The coronavirus sweeping across China has triggered a burst of research activity aimed at finding a salve for the infectious disease, prompting more than 120 clinical trials that have either gotten underway or are planned in coming weeks, according to new data.

As of Wednesday, 124 studies have either commenced or are expected to do so shortly, with all but three taking place in China. At the end of last week, the tally stood at 70 trials as the Chinese government and public health officials from elsewhere explored different avenues for combating the coronavirus, according to the Trial Trove database run by Informa Pharma Intelligence.

“As of this moment, you’re looking at 40,000-plus patients being targeted,” said Jake Mathon, an analyst at Informa. “It’s an amazingly fast response and the sheer number of patients involved is pretty staggering.” He noted that the number of patients involved in the trials range from as few as 10 people to as many as 20,000, with a mean of about 339 subjects.

advertisement

The flurry of activity underscores the severity of the coronavirus, which causes an acute respiratory disease called Covid-19 and has so far killed more than 2,000 people around the world and infected more than 75,000 globally, according to the latest update from the World Health Organization. The majority of the deaths, however, have occurred in China’s Hubei province, where the city of Wuhan, the epicenter of the outbreak, is located.

In response, health officials are scurrying to find a useful treatment. Most of the trials in progress or slated to start in China involve academic medical centers and government agencies. The Chinese Academy of Medical Sciences, for instance, is overseeing a clinical trial of a Gilead Sciences (GILD) antiviral called remdesivir.

advertisement

Nearly half of the 124 clinical trials — or 60, to be exact — will test undisclosed antiviral medications and another 47 will determine whether so-called natural products can combat the coronavirus. Mathon explained these are various Chinese remedies that are not pharmacological products. And HIV medications are the focus of more than a dozen trials.

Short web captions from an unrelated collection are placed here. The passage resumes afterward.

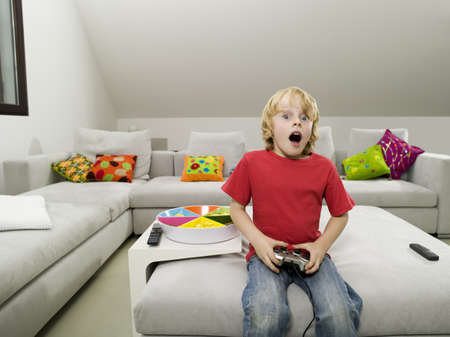 Boy playing computer game Stock Photo - 24276874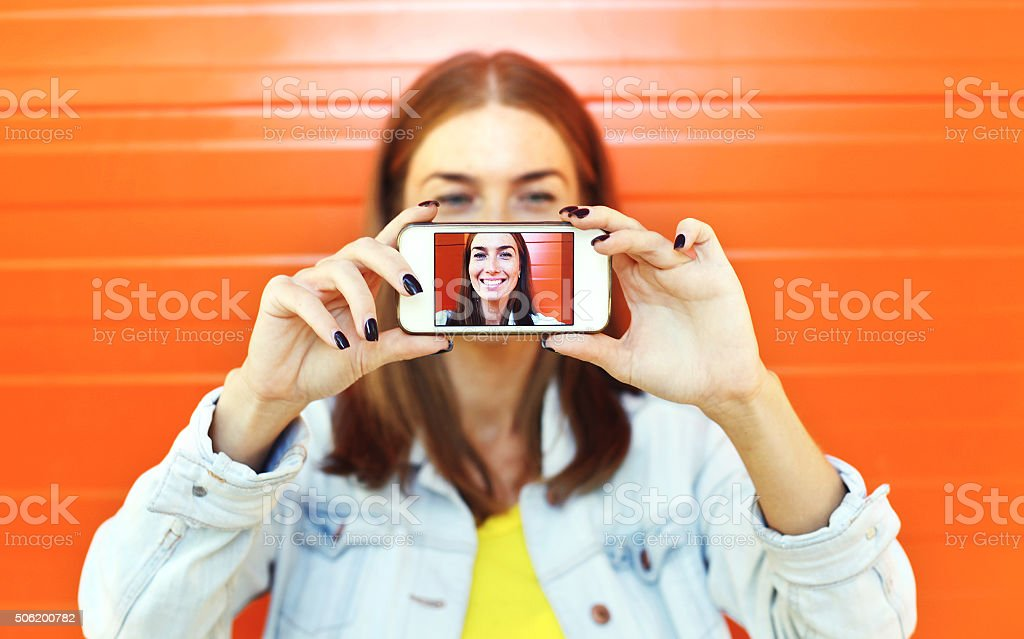 Closeup woman makes self-portrait on smartphone, view of screen stock photo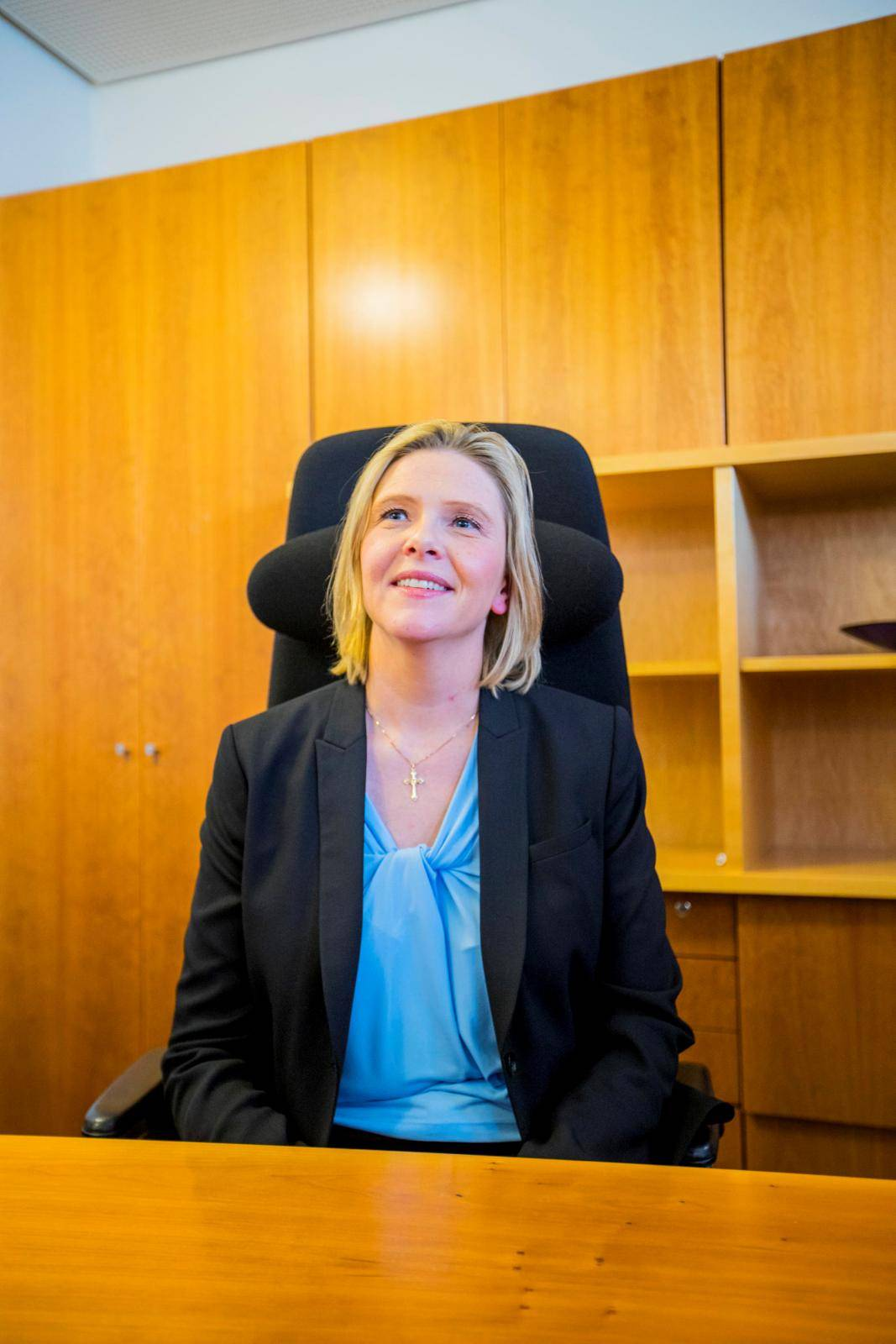 Sylvi Listhaug sits at the desk after she was introduced as the new Senior and Public Health Minister, in Oslo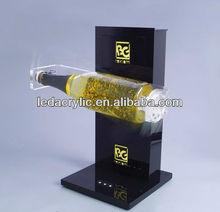 LED acrylic illuminated rotating bottle holder in wholesale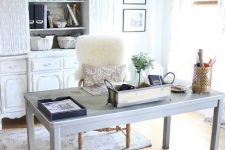 a modern farmhouse home office with a white storage unit, a pale desk, a vintage sphere lamp and faux fur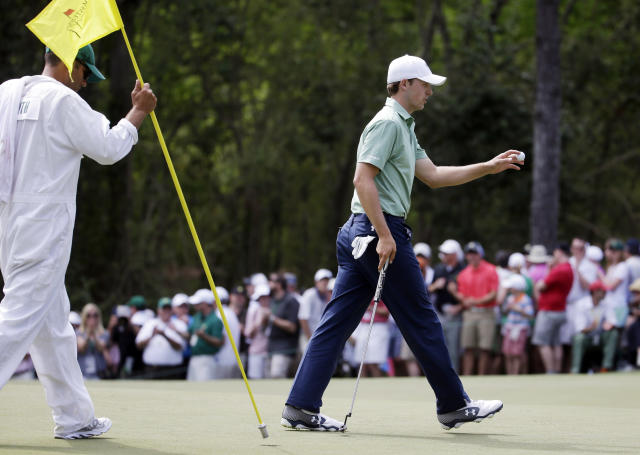 Jordan Spieth holds up his ball after a birdie on the sixth hole during the fourth round of the Masters golf tournament Sunday, April 13, 2014, in Augusta, Ga. (AP Photo/Darron Cummings)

To what extent these trials will yield answers anytime soon remains to be seen.

A trial that testing the Gilead antiviral in China is suffering from a lack of subjects. More than 700 patients were expected to be enrolled in the study, which is taking place at Jinyintan Hospital in Wuhan. But The Wall Street Journal reported earlier this week that fewer than 200 people were recruited after 10 days. Mathon said there is insufficient data to know if other trials are encountering similar problems.

  • I’m starting to have doubts about Remdesivir. We’re it highly effective, I doubt the Chinese would be waiting until April to use it. They’d be using it to rescue their medical personnel, in particular, right now.

Comments are closed.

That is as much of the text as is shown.